======== Extrait fourni ========

La Chronique Agora

Géopolitique du système des banques centrales (2/2)

Quel est le rôle joué par les banques centrales – mais aussi le FMI ou la Banque mondiale – dans le nouvel ordre mondial actuellement en train de se mettre en place ? 

Nous avons parlé hier de la naissance de la Fed et de la BRI ; aujourd’hui, nous abordons le cas européen.

La centralisation européenne des banques centrales : le SEBC et le MES

L’expérience américaine de la Fed s’étant avérée un grand succès – et selon le principe de bonne politique qui impose de pérenniser une méthode qui a fait ses preuves –, les grands argentiers occidentaux ont décidé de dupliquer ce modèle pour l’imposer au niveau européen.

C’est ainsi que le système dit de « banques centrales » a eu de récents rebondissements dans l’ordre juridique international par le biais de l’Union européenne, avec la création du fameux Système européen de banques centrales (SEBC), chapeauté par la Banque centrale européenne (BCE), suivi et complété par le Mécanisme européen de stabilité (MES).

======== Données sources ========

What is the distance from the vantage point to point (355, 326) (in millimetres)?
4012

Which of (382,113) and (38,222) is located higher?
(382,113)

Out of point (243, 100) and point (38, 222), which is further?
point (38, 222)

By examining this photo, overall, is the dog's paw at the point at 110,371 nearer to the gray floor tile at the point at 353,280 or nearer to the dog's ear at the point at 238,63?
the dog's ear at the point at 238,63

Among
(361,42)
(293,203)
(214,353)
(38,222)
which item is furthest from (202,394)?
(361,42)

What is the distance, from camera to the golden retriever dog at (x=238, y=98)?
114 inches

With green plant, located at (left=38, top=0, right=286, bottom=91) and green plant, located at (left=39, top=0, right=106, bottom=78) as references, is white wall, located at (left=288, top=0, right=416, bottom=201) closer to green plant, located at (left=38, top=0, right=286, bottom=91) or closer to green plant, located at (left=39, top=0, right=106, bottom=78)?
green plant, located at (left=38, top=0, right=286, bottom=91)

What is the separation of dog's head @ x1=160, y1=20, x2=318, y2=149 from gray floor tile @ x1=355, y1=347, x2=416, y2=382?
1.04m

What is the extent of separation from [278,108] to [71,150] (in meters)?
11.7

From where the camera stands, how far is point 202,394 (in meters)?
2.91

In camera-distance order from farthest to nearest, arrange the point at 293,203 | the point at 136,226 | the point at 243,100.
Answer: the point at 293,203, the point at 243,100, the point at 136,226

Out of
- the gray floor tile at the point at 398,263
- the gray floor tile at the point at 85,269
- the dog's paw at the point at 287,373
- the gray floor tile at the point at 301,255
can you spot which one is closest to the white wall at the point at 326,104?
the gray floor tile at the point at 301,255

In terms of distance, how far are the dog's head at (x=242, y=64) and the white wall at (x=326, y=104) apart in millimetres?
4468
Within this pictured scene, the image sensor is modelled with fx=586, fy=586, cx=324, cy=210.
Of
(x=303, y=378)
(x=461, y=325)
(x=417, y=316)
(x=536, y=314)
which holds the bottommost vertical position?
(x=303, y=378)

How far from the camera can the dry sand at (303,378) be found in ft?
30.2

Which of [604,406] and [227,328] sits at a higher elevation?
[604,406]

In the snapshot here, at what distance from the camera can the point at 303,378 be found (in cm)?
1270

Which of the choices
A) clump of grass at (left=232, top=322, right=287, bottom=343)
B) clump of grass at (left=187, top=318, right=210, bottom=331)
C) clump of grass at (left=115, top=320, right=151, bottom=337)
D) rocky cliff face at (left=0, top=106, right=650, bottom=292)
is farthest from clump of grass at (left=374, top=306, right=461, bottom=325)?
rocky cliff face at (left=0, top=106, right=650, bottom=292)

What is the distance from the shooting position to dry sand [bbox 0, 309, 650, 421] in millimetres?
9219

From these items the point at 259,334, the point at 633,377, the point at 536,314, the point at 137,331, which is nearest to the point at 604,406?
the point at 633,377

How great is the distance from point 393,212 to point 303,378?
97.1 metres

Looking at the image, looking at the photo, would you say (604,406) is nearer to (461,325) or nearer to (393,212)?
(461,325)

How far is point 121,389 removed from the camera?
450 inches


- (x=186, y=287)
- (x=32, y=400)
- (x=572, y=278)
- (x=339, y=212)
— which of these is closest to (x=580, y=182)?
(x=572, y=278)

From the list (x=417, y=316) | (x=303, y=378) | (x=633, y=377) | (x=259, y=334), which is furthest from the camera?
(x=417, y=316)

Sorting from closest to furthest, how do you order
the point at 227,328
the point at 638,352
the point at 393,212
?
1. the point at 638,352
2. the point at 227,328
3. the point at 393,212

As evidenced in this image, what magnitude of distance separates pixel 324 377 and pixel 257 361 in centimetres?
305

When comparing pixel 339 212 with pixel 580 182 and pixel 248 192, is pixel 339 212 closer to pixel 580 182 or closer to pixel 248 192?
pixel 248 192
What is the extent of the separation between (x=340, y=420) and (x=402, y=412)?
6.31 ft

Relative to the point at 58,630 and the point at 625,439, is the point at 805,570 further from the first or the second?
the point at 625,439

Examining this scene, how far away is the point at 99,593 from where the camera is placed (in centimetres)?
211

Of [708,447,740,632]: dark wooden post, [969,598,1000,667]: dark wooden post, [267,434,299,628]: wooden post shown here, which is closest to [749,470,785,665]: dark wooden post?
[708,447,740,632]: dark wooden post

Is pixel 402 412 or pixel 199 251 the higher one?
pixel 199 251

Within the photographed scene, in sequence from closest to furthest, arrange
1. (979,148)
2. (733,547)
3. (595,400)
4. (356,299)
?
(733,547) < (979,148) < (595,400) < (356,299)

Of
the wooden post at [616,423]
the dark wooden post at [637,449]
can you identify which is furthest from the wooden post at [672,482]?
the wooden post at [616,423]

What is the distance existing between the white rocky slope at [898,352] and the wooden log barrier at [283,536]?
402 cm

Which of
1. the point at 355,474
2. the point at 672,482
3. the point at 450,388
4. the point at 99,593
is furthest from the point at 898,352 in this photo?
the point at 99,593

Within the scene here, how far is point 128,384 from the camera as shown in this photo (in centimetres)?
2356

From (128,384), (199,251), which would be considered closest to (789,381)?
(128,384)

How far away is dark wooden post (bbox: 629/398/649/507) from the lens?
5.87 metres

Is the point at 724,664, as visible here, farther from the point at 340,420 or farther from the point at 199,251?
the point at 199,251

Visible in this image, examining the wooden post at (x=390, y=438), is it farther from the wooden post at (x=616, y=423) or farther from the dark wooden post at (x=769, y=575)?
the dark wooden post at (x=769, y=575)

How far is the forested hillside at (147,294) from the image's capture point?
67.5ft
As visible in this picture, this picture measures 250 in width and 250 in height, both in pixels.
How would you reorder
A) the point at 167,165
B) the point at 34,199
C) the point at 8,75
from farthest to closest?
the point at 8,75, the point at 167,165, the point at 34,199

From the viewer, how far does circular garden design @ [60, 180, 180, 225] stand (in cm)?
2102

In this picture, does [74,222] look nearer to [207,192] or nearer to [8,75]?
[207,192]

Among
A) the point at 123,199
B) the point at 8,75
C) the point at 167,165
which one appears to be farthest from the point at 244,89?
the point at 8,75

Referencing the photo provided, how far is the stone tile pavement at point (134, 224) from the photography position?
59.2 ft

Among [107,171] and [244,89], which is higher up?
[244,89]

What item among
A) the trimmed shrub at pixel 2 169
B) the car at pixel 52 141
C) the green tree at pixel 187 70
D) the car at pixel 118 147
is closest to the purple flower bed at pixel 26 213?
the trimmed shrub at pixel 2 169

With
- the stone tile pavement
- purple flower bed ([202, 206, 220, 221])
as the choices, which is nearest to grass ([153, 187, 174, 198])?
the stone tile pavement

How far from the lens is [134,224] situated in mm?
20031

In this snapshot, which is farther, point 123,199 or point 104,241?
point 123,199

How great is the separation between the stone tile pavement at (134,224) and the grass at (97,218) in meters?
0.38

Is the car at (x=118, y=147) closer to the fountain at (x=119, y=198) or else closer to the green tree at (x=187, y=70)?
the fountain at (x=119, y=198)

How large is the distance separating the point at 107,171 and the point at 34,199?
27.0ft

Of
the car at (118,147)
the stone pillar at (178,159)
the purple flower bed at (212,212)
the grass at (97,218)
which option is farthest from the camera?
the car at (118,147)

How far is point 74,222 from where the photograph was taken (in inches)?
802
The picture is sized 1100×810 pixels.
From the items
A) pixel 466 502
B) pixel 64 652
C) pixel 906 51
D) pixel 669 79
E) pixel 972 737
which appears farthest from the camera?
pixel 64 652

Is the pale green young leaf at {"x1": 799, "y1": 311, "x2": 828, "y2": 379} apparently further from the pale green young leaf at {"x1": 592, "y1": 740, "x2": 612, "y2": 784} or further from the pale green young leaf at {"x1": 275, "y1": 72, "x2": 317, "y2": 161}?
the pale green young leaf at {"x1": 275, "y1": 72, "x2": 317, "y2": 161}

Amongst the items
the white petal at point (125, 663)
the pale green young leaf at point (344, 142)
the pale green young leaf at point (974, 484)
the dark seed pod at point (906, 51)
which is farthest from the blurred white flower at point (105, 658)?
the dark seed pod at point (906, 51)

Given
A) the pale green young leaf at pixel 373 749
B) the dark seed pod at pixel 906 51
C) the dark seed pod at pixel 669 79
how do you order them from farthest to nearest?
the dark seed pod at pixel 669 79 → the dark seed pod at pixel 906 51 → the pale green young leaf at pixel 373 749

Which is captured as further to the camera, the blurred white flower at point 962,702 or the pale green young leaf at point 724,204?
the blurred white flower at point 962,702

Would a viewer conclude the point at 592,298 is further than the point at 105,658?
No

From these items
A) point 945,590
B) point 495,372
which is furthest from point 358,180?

========

Consigne 1: Relevez chaque ligne de la liste qui contient la chaîne « between », en tenant compte de la casse.
Consigne 2: Rédigez la suite de l'article sur la géopolitique des banques centrales, en reprenant après sa dernière phrase.

Réponse 1:
What is the extent of the separation between (x=340, y=420) and (x=402, y=412)?
What is the distance existing between the white rocky slope at [898,352] and the wooden log barrier at [283,536]?
How great is the separation between the stone tile pavement at (134,224) and the grass at (97,218) in meters?

Réponse 2:
La création politique d’une Europe unifiée – grâce au pays dominant[1] que sont les USA – par le mariage de la carpe et du lapin, a vu apparaître, à côté d’institutions politiques dévouées aux intérêts privés des multinationales[2], l’avènement d’un système de banques centrales indépendant du pouvoir politique, calqué sur le modèle de la Réserve fédérale américaine.

Toutefois, le change avait été donné aux populations en conservant une pseudo-organisation démocratique[3]. Cette organisation démocratique purement formelle, de type parlementaire, était néanmoins susceptible de gêner ou retarder la mise en place des intérêts du groupe économique dominant.

C’est pourquoi, à titre de garantie, ce groupe a estimé préférable de maintenir un contrôle direct sur le fonctionnement de l’organigramme juridique en organisant le système des banques centrales sur le modèle de la Réserve fédérale américaine.

Ce SEBC, voulu structurellement indépendant des gouvernements politiques des Etats[4], obéit néanmoins au contrôle capitalistique bancaire.

Officieusement le SEBC est dominé par la Bundesbank (Buba), la banque centrale allemande, elle-même représentant dans une large mesure les mêmes intérêts que ceux de la Fed.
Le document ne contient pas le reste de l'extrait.